- Problema breve 1 -
Secondo il testo sulla strada tra Gerusalemme e Hebron, in quanti chilometri si trovano Gerusalemme, Betlemme e Hebron?
- Problema breve 2 -
Indica se ciascuna affermazione concorda con il testo sulla strada tra Gerusalemme e Hebron, rispondendo sì o no e citando alla lettera le parole decisive del testo.
(a) Il tratto di muro già costruito separa Gerusalemme da Betlemme.
(b) Il check-point si trova un po' più a sud.
(c) Efrat e Gush Etzion sono colonie che il muro inglobera.
- Problema breve 3 -
Prosegui il testo sulla strada tra Gerusalemme e Hebron dal punto in cui si interrompe.

- Testo del documento -
========================

Una strada collegava Gerusalemme, la Città Santa per eccellenza, Betlemme, dove è nato il cristianesimo, e Hebron, dove è nato il padre di tutte e tre le religioni, Abramo. Tutto in poco più di trenta chilometri. La strada c’è ancora, ma in mezzo c’è un muro; che presto diverranno tre muri, perché il percorso passa attraverso Efrat e Gush Etzion, due delle famose colonie illegali che il muro andrà a inglobare: è questo, infatti, uno dei punti in cui la barriera israeliana sconfina oltre la linea verde del ’48.
La parte di muro già costruita è quella che divide Gerusalemme da Betlemme: la barriera è a ridosso di Betlemme, poco lontano da dove abito io, e per andare di là bisogna seguire l’arzigogolato percorso fino al check-point che è situato un pochino più a nord proprio su quella che, almeno onomasticamente, rimane la Jerusalem-Hebron road. Pochi passi più giù c’è un ristorante con un nome molto esotico per i Territori Occupati: Bahamas.

========================

- Dati forniti -
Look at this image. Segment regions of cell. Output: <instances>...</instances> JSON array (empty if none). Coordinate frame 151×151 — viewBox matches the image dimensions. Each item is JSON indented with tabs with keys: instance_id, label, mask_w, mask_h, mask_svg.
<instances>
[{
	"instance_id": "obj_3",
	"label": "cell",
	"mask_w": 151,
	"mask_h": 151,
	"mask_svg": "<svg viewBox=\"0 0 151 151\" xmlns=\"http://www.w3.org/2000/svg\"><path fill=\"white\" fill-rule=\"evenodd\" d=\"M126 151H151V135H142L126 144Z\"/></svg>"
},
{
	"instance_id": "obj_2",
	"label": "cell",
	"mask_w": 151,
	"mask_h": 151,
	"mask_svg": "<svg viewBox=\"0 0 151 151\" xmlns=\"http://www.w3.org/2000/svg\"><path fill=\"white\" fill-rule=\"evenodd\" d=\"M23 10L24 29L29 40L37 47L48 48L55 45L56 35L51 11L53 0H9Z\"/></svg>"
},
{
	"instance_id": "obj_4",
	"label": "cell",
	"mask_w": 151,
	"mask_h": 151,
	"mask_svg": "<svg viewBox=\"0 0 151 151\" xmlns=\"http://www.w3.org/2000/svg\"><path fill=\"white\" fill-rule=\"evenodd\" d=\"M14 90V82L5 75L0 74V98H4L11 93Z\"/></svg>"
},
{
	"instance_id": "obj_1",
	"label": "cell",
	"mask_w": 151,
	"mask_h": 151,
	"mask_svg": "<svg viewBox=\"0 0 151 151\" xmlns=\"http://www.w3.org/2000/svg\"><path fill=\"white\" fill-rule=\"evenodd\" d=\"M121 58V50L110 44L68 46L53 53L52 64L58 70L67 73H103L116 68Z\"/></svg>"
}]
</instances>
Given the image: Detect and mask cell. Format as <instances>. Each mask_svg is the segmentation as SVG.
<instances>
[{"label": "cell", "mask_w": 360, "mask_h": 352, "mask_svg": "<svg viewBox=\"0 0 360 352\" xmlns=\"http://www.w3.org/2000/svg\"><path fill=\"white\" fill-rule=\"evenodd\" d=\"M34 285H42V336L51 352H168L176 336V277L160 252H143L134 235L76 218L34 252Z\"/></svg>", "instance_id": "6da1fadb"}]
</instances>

========================

- Risposta finale 1 -
In poco più di trenta chilometri.

- Risposta finale 2 -
(a) Sì: "La parte di muro già costruita è quella che divide Gerusalemme da Betlemme".
(b) No: "situato un pochino più a nord".
(c) Sì: "due delle famose colonie illegali che il muro andrà a inglobare".

- Risposta finale 3 -
Lo gestisce Jospeh Hasboun un cordiale e ingegnoso palestinese, di madre americana: pare che il nome del ristorante sia un omaggio lei, che quando il cielo era sereno dalla Florida vedeva quelle isole. Hasboun apre il ristorante nel ’97, ma le cose precipitano quando, tre anni più tardi, quella diventa una zona di confine e quindi di guerra. Per tre volte una pallottola entra nel ristorante, e il ristoratore è costretto a chiudere.
Qualche anno dopo Joseph ci riprova e riapre il ristorante. Ma gliene capita un’altra: proprio lì di fronte gli costruiscono il muro, una cosa potenzialmente distruttiva per gli affari, anche perché un sacco di clienti erano israeliani. Lui, pragmaticamente, dice: «Bisogna tirare fuori il meglio da quello che si ha davanti, e io davanti avevo questo muro, così mi son chiesto: ‘come farlo fruttare?’»
Perché è vero che molti dei vecchi clienti erano spariti, ma ora cominciava a venire proprio lì un sacco di gente interessata, turisti o curiosi, per vedere com’è veramente questo muro di cui tanto si parla, e da Gerusalemme quello è il posto più comodo.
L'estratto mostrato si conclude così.